8. Can G6PD deficiency cause jaundice in babies?
Yes. It is one of the most common causes of pathological neonatal jaundice. It is critical to monitor bilirubin levels in newborns with a family history of the disorder.
9. Are there different severities of the condition?
Yes, as categorized by the WHO. The severity depends on the specific mutation, ranging from life-long chronic anemia to mild cases that only trigger under extreme stress.
10. Do I need to carry a medical alert bracelet?

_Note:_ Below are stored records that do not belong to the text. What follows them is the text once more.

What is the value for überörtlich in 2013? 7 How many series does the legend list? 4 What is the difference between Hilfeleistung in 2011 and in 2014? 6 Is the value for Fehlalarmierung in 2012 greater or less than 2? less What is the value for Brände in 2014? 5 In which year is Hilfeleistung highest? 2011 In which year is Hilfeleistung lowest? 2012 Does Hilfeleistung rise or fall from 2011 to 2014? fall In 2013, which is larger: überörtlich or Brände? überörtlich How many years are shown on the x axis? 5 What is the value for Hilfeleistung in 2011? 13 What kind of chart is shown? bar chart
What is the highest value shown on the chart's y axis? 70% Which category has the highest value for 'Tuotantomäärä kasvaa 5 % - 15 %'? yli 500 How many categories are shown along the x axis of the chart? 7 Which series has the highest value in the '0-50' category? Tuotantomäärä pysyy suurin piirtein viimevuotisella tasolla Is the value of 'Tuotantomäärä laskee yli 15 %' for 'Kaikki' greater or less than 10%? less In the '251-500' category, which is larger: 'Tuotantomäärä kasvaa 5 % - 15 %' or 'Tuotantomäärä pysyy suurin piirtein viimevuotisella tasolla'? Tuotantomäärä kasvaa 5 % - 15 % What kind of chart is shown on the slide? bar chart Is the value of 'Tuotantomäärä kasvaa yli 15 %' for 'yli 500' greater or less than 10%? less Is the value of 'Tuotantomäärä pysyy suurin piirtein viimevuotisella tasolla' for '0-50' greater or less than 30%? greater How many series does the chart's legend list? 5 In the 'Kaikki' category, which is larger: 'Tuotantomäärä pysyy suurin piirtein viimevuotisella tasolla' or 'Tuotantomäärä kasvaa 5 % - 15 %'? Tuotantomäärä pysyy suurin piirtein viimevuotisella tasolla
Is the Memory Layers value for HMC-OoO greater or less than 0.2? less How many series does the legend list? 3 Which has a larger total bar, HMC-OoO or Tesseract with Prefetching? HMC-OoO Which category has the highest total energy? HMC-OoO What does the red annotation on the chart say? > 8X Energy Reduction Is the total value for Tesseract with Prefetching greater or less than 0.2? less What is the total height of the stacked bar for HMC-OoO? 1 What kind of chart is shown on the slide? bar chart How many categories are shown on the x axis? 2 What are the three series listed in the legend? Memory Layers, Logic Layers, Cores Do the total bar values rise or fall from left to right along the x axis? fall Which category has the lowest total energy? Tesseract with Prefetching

It is highly recommended for those with significant deficiency, especially for individuals who might be unable to communicate their medical history during an emergency.
10. Conclusion
G6PD deficiency remains a critical consideration in global public health. By implementing robust screening programs, particularly in endemic regions, and ensuring patient education regarding pharmacological and dietary triggers, clinicians can effectively prevent the morbidity associated with this common genetic variant. Clinical vigilance, coupled with timely identification, remains the cornerstone of effective management.